2023.01.16 【電子材料特集】大陽日酸 電子材料ガスの安定供給図る ジボランガス製造能力を増強
高木 常務
日本酸素ホールディングスグループの日本事業会社である大陽日酸は、半導体製造工程などで不可欠な電子材料ガスを供給する大手メーカー。多様なニーズに対応した電子材料ガスをそろえ、国内4カ所の生産拠点体制で高品質な製品を安定供給する。最先端の顧客向けでは、R&D部門との連携により新しい材料の開発・提案を継続的に進めている。
高木正治常務執行役員電子機材ユニット長は電子材料ガス事業の動向について「2022年に入りディスプレー向けなどが調整しているが、自動車関係は注残も多く22年度上期は高稼働が継続した。今後はメモリー向けがデータセンター投資抑制の影響を受ける可能性がある。地政学リスクによる粗原料調達への影響なども懸念している」とするが、今後の市場見通しについて「デジタル化の進展でエレクトロニクス市場は緩やかな回復を予想する。若干の設備投資後ズレなどはあっても、大きな流れとして今後も需要は伸長していく」(同)と説明する。

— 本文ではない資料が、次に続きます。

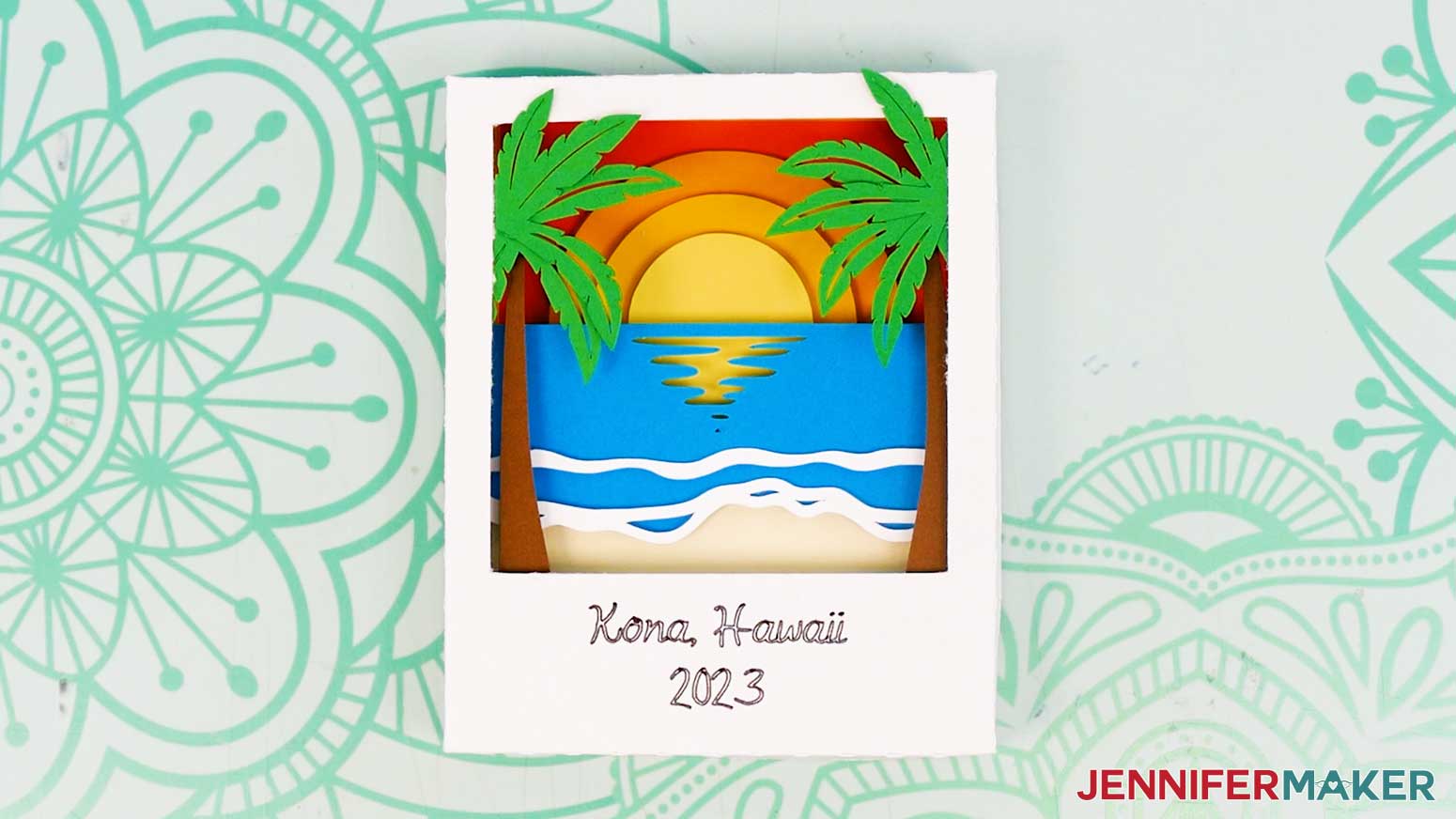 The finished cardstock Polaroid Shadow Box with beach design layers showing a sunset, palm trees, and the ocean.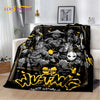 A black and gold graphic throw blanket featuring a fierce warrior design with stylized text.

同社の電子材料ガス事業では、グループ会社の大陽日酸JFPが国内4工場を展開。高品質のガスを安定供給できる体制を整備し、高い評価を得ている。さらに、海外製品を輸入し、品質確認を行いながら国内ユーザーの要求仕様に合わせたカスタマイズ供給などにも力を入れている。
日本酸素ホールディングスは、日本、韓国、中国でジボランガス製造能力を23年末までに順次増強中で、24年以降には生産能力が2倍になる見込み。これにより半導体メーカーの需要増に応え、グローバルサプライチェーン強化を図る。

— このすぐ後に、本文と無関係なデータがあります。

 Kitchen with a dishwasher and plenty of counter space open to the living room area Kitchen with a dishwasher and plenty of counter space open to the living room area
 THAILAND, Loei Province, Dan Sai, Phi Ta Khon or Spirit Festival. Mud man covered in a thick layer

またJFEスチールと合弁で運営するJFEサンソセンター福山工場にレアガスのクリプトン・キセノン製造装置を新設することを決定し、24年4月の稼働を予定する。さらに、熊本地区を中心とした半導体関連投資活発化に対応するため、熊本県菊陽町に新たな物流拠点を新設した。
23年度の展開について、「エレクトロニクス市場への期待は高い。今後もモノづくりに真剣に取り組み、開発リソースも積極投入する。顧客の需要を見極め、素早い行動をとることで顧客に貢献していく」(同)とする。